こんにちは、れいれいです。今日のテーマは、上智大学に隣接するカトリック麹町聖イグナチオ教会。四ツ谷駅からの通学時には必ず横を通る「身近」な場所ですが、一度も足を運んだことがないという人も多いかもしれません。実は、私もその一人でした。そこで今回は、「どんな場所?」「誰でも行っていいの?」という素朴な疑問で聖イグナチオ教会にアプローチします!

聖イグナチオ教会。楕円形の主聖堂の右隣には鐘楼が見えます。写真提供:聖イグナチオ教会

教会のあゆみ

17,439人(2021年現在)の信徒をかぞえ、日本最大級の教会となっている聖イグナチオ教会。その前身は、1936年に設立された「幼いイエズスの聖テレジア教会」です。献堂の約3年後に第二次世界大戦が始まると、日本人司祭の徴兵や外国人宣教師の強制収容といった危機に直面しました。

1936年、聖テレジア教会の献堂式。出典:『聖イグナチオ教会』。

→ 出題
本文のうち、「こんにちは、れいれいです。今」を含む語句で始まり「チオ教会にアプローチします!」で終わる箇所を、一字一句変えずに抜き出してください。 記録は本課題では一切使用しません。

(空間に関する質問集から採った記録)

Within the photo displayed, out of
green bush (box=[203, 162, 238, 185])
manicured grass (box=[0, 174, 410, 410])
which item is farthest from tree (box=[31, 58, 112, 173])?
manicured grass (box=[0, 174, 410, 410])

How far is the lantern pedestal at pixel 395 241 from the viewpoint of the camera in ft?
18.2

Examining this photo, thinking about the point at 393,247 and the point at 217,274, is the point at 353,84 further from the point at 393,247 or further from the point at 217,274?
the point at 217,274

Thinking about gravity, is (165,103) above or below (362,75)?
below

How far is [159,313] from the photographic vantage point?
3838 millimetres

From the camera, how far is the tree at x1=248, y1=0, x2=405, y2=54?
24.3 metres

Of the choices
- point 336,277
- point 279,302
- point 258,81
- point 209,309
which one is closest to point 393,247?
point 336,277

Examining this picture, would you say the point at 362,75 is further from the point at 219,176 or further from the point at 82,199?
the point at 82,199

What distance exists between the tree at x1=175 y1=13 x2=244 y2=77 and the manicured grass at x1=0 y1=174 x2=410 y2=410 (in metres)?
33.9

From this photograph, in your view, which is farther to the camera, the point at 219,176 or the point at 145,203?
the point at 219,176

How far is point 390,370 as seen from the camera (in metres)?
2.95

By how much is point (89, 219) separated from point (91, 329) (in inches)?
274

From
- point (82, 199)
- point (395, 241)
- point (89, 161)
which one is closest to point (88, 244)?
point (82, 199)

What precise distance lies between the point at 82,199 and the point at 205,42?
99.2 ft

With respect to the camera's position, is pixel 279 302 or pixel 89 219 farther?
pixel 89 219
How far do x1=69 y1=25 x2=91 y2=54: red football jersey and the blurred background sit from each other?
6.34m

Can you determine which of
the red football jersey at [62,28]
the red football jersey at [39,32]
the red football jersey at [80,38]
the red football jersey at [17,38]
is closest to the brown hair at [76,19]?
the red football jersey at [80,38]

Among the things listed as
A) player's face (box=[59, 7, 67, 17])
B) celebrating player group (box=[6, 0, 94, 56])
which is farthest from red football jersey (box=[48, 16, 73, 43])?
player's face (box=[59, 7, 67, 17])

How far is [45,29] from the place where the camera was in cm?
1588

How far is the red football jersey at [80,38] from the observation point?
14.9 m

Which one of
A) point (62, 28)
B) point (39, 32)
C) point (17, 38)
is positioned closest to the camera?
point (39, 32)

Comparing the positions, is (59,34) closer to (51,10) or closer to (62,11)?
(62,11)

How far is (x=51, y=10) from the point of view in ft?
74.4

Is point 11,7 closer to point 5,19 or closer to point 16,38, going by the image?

→ 解答例
こんにちは、れいれいです。今日のテーマは、上智大学に隣接するカトリック麹町聖イグナチオ教会。四ツ谷駅からの通学時には必ず横を通る「身近」な場所ですが、一度も足を運んだことがないという人も多いかもしれません。実は、私もその一人でした。そこで今回は、「どんな場所?」「誰でも行っていいの?」という素朴な疑問で聖イグナチオ教会にアプローチします!